Security overview

Security overview provides an overview of your domain's security posture and allows you to quickly identify security action items that may need your attention.

To access Security overview in the new security dashboard, go to the Overview page.

Go to Overview

The Security overview page displays:

• Security action items
• Detection tools
• Traffic overview

Security action items

Security action items shows you insights and recommendations related to misconfigurations, exposed infrastructure, and suspicious activity.

• Action item types:
  • Suspicious activity
  • Security insight
• Criticality: Your action items are ranked by the highest criticality, showing critical first, moderate, and low respectively.
• Filters: You can filter your action items by Criticality, Insight Type, and Security Category.
  • Criticality:
    • Low
    • Moderate
    • Critical
  • Insight Types:
    • Suspicious activity
    • Exposed infrastructure
    • Insecure configuration
    • Configuration suggestion
    • Compliance Violation
    • Email Security
    • Weak Authentication
  • Security Category:
    • Web application exploits
    • AI exploits
    • DDoS attacks
    • Bot traffic
    • API abuse
    • Client-side abuse
    • Fraud
• Review: Review your security action items for more detailed information and recommended actions to resolve.
• Load more: View the full list of security action items.

Archive action items

You can archive security action items that you do not want to display in the main list.
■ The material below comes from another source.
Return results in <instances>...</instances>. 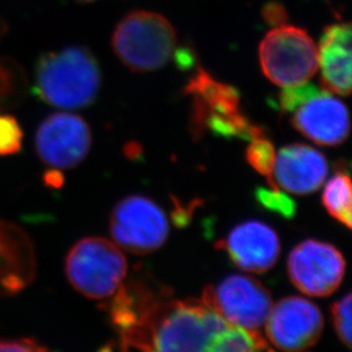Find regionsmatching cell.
<instances>
[{"mask_svg":"<svg viewBox=\"0 0 352 352\" xmlns=\"http://www.w3.org/2000/svg\"><path fill=\"white\" fill-rule=\"evenodd\" d=\"M37 274L34 243L21 227L0 218V298L27 289Z\"/></svg>","mask_w":352,"mask_h":352,"instance_id":"obj_16","label":"cell"},{"mask_svg":"<svg viewBox=\"0 0 352 352\" xmlns=\"http://www.w3.org/2000/svg\"><path fill=\"white\" fill-rule=\"evenodd\" d=\"M91 143V130L86 120L69 112L50 114L36 133L38 157L54 170L77 166L89 153Z\"/></svg>","mask_w":352,"mask_h":352,"instance_id":"obj_12","label":"cell"},{"mask_svg":"<svg viewBox=\"0 0 352 352\" xmlns=\"http://www.w3.org/2000/svg\"><path fill=\"white\" fill-rule=\"evenodd\" d=\"M270 350L266 340L258 331L241 326L227 325L210 342L206 351L236 352Z\"/></svg>","mask_w":352,"mask_h":352,"instance_id":"obj_20","label":"cell"},{"mask_svg":"<svg viewBox=\"0 0 352 352\" xmlns=\"http://www.w3.org/2000/svg\"><path fill=\"white\" fill-rule=\"evenodd\" d=\"M317 54L324 89L340 96H349L351 93V25L336 23L326 28Z\"/></svg>","mask_w":352,"mask_h":352,"instance_id":"obj_17","label":"cell"},{"mask_svg":"<svg viewBox=\"0 0 352 352\" xmlns=\"http://www.w3.org/2000/svg\"><path fill=\"white\" fill-rule=\"evenodd\" d=\"M100 86V64L85 46H67L43 54L34 65V90L52 107L85 109L96 100Z\"/></svg>","mask_w":352,"mask_h":352,"instance_id":"obj_1","label":"cell"},{"mask_svg":"<svg viewBox=\"0 0 352 352\" xmlns=\"http://www.w3.org/2000/svg\"><path fill=\"white\" fill-rule=\"evenodd\" d=\"M351 179L346 170H338L336 176L326 184L322 193V204L327 212L342 223L351 228L352 216Z\"/></svg>","mask_w":352,"mask_h":352,"instance_id":"obj_18","label":"cell"},{"mask_svg":"<svg viewBox=\"0 0 352 352\" xmlns=\"http://www.w3.org/2000/svg\"><path fill=\"white\" fill-rule=\"evenodd\" d=\"M351 294L336 301L332 307V317L336 334L341 342L351 348Z\"/></svg>","mask_w":352,"mask_h":352,"instance_id":"obj_24","label":"cell"},{"mask_svg":"<svg viewBox=\"0 0 352 352\" xmlns=\"http://www.w3.org/2000/svg\"><path fill=\"white\" fill-rule=\"evenodd\" d=\"M107 303L112 325L120 336L122 349L148 351V334L160 307L170 298L169 291L143 279H133L121 285Z\"/></svg>","mask_w":352,"mask_h":352,"instance_id":"obj_8","label":"cell"},{"mask_svg":"<svg viewBox=\"0 0 352 352\" xmlns=\"http://www.w3.org/2000/svg\"><path fill=\"white\" fill-rule=\"evenodd\" d=\"M259 57L265 76L284 88L307 82L318 70L313 39L306 31L291 25L268 32L260 43Z\"/></svg>","mask_w":352,"mask_h":352,"instance_id":"obj_7","label":"cell"},{"mask_svg":"<svg viewBox=\"0 0 352 352\" xmlns=\"http://www.w3.org/2000/svg\"><path fill=\"white\" fill-rule=\"evenodd\" d=\"M23 143V130L16 118L0 113V157L19 153Z\"/></svg>","mask_w":352,"mask_h":352,"instance_id":"obj_22","label":"cell"},{"mask_svg":"<svg viewBox=\"0 0 352 352\" xmlns=\"http://www.w3.org/2000/svg\"><path fill=\"white\" fill-rule=\"evenodd\" d=\"M193 97L192 130L194 135L210 131L225 138L254 140L266 136L260 126L250 122L239 107V95L233 87L226 86L199 70L186 87Z\"/></svg>","mask_w":352,"mask_h":352,"instance_id":"obj_4","label":"cell"},{"mask_svg":"<svg viewBox=\"0 0 352 352\" xmlns=\"http://www.w3.org/2000/svg\"><path fill=\"white\" fill-rule=\"evenodd\" d=\"M111 43L118 58L129 70L151 72L164 67L173 56L176 31L161 14L133 10L118 23Z\"/></svg>","mask_w":352,"mask_h":352,"instance_id":"obj_3","label":"cell"},{"mask_svg":"<svg viewBox=\"0 0 352 352\" xmlns=\"http://www.w3.org/2000/svg\"><path fill=\"white\" fill-rule=\"evenodd\" d=\"M126 272L128 263L121 249L102 237L80 239L65 260L71 285L89 299H110L122 285Z\"/></svg>","mask_w":352,"mask_h":352,"instance_id":"obj_6","label":"cell"},{"mask_svg":"<svg viewBox=\"0 0 352 352\" xmlns=\"http://www.w3.org/2000/svg\"><path fill=\"white\" fill-rule=\"evenodd\" d=\"M246 160L253 169L272 179L276 153L273 143H270L266 136L251 140L246 150Z\"/></svg>","mask_w":352,"mask_h":352,"instance_id":"obj_21","label":"cell"},{"mask_svg":"<svg viewBox=\"0 0 352 352\" xmlns=\"http://www.w3.org/2000/svg\"><path fill=\"white\" fill-rule=\"evenodd\" d=\"M203 302L230 325L258 331L273 308L272 294L256 279L232 275L203 292Z\"/></svg>","mask_w":352,"mask_h":352,"instance_id":"obj_10","label":"cell"},{"mask_svg":"<svg viewBox=\"0 0 352 352\" xmlns=\"http://www.w3.org/2000/svg\"><path fill=\"white\" fill-rule=\"evenodd\" d=\"M287 273L299 291L322 298L339 289L346 273V260L332 244L307 239L289 253Z\"/></svg>","mask_w":352,"mask_h":352,"instance_id":"obj_11","label":"cell"},{"mask_svg":"<svg viewBox=\"0 0 352 352\" xmlns=\"http://www.w3.org/2000/svg\"><path fill=\"white\" fill-rule=\"evenodd\" d=\"M227 325L202 300L170 296L151 325L148 351H206L213 338Z\"/></svg>","mask_w":352,"mask_h":352,"instance_id":"obj_2","label":"cell"},{"mask_svg":"<svg viewBox=\"0 0 352 352\" xmlns=\"http://www.w3.org/2000/svg\"><path fill=\"white\" fill-rule=\"evenodd\" d=\"M48 348L34 338H13V339H0V352L22 351L41 352L48 351Z\"/></svg>","mask_w":352,"mask_h":352,"instance_id":"obj_25","label":"cell"},{"mask_svg":"<svg viewBox=\"0 0 352 352\" xmlns=\"http://www.w3.org/2000/svg\"><path fill=\"white\" fill-rule=\"evenodd\" d=\"M267 338L277 349L302 351L318 342L324 319L318 307L300 296L280 300L266 320Z\"/></svg>","mask_w":352,"mask_h":352,"instance_id":"obj_13","label":"cell"},{"mask_svg":"<svg viewBox=\"0 0 352 352\" xmlns=\"http://www.w3.org/2000/svg\"><path fill=\"white\" fill-rule=\"evenodd\" d=\"M24 67L10 57L0 56V111L22 104L28 91Z\"/></svg>","mask_w":352,"mask_h":352,"instance_id":"obj_19","label":"cell"},{"mask_svg":"<svg viewBox=\"0 0 352 352\" xmlns=\"http://www.w3.org/2000/svg\"><path fill=\"white\" fill-rule=\"evenodd\" d=\"M256 199L263 209L284 217L286 219L296 214V203L289 199V196L280 192L279 187L258 188L256 190Z\"/></svg>","mask_w":352,"mask_h":352,"instance_id":"obj_23","label":"cell"},{"mask_svg":"<svg viewBox=\"0 0 352 352\" xmlns=\"http://www.w3.org/2000/svg\"><path fill=\"white\" fill-rule=\"evenodd\" d=\"M327 173V160L319 151L303 144H292L283 147L276 155L270 184L294 195H307L319 190Z\"/></svg>","mask_w":352,"mask_h":352,"instance_id":"obj_15","label":"cell"},{"mask_svg":"<svg viewBox=\"0 0 352 352\" xmlns=\"http://www.w3.org/2000/svg\"><path fill=\"white\" fill-rule=\"evenodd\" d=\"M110 230L120 249L142 256L157 251L166 243L169 223L157 203L145 196L133 195L114 206Z\"/></svg>","mask_w":352,"mask_h":352,"instance_id":"obj_9","label":"cell"},{"mask_svg":"<svg viewBox=\"0 0 352 352\" xmlns=\"http://www.w3.org/2000/svg\"><path fill=\"white\" fill-rule=\"evenodd\" d=\"M78 1H81V3H91L94 0H78Z\"/></svg>","mask_w":352,"mask_h":352,"instance_id":"obj_27","label":"cell"},{"mask_svg":"<svg viewBox=\"0 0 352 352\" xmlns=\"http://www.w3.org/2000/svg\"><path fill=\"white\" fill-rule=\"evenodd\" d=\"M218 248L226 251L239 270L266 273L273 268L280 252L278 236L272 227L258 220L239 223Z\"/></svg>","mask_w":352,"mask_h":352,"instance_id":"obj_14","label":"cell"},{"mask_svg":"<svg viewBox=\"0 0 352 352\" xmlns=\"http://www.w3.org/2000/svg\"><path fill=\"white\" fill-rule=\"evenodd\" d=\"M279 105L286 113H292V126L314 143L336 146L349 135L348 109L327 90L306 82L285 87Z\"/></svg>","mask_w":352,"mask_h":352,"instance_id":"obj_5","label":"cell"},{"mask_svg":"<svg viewBox=\"0 0 352 352\" xmlns=\"http://www.w3.org/2000/svg\"><path fill=\"white\" fill-rule=\"evenodd\" d=\"M7 27L6 21L3 20V17H0V40L3 39L5 37V34H7Z\"/></svg>","mask_w":352,"mask_h":352,"instance_id":"obj_26","label":"cell"}]
</instances>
The following archive options are available:

• False Positive: Removes the action item from your active list and suppresses it indefinitely. Rationale text is optional.
• Accept Risk: Removes the action item from your active list and suppresses it indefinitely. Rationale text is required.
• Other: Removes the action item from your active list and suppresses it indefinitely. Rationale text is required.

You can move an action item from the archive back to the active list at any time.

Archiving suspicious activity

Archiving a detected suspicious activity will only archive that item from the security overview page. The suspicious activity will still appear in your security analytics dashboard.

Audit log API endpoints

To view when an action item’s status was changed and the rationale provided for that change, use the following API commands to retrieve audit logs:

Method	Path	Description
GET	/api/accounts/{accountID}/insights/audit-log	List all audit logs for an account
GET	/api/accounts/{accountID}/insights/{insightID}/audit-log	List audit logs for a specific issue
GET	/api/accounts/{accountID}/issues/audit-log	List all audit logs for account issues
GET	/api/accounts/{accountID}/issues/{insightID}/audit-log	List all audit logs for a specific issue
GET	/api/accounts/{accountID}/zones/{zoneID}/insights/audit-log	List all audit logs for a domain
GET	/api/accounts/{accountID}/zones/{zoneID}/insights/{insightID}/audit-log	List audit logs for a specific issue in a domain

Refer to our Security Center API documentation to review the action item audit logs by account, domain, or a specific issue_id.

Detection tools

Review the available detection tools and what services are currently running to protect your domain against threats.

Traffic overview

View the patterns and highlights from your domain's traffic in the past 30 days.

The Cloudflare dashboard displays:

• Monthly requests: View the monthly requests and traffic that has been mitigated by Cloudflare.
• How you compare to your peers: For enterprise plans, understand how your security posture compares to others in your industry protected by Cloudflare.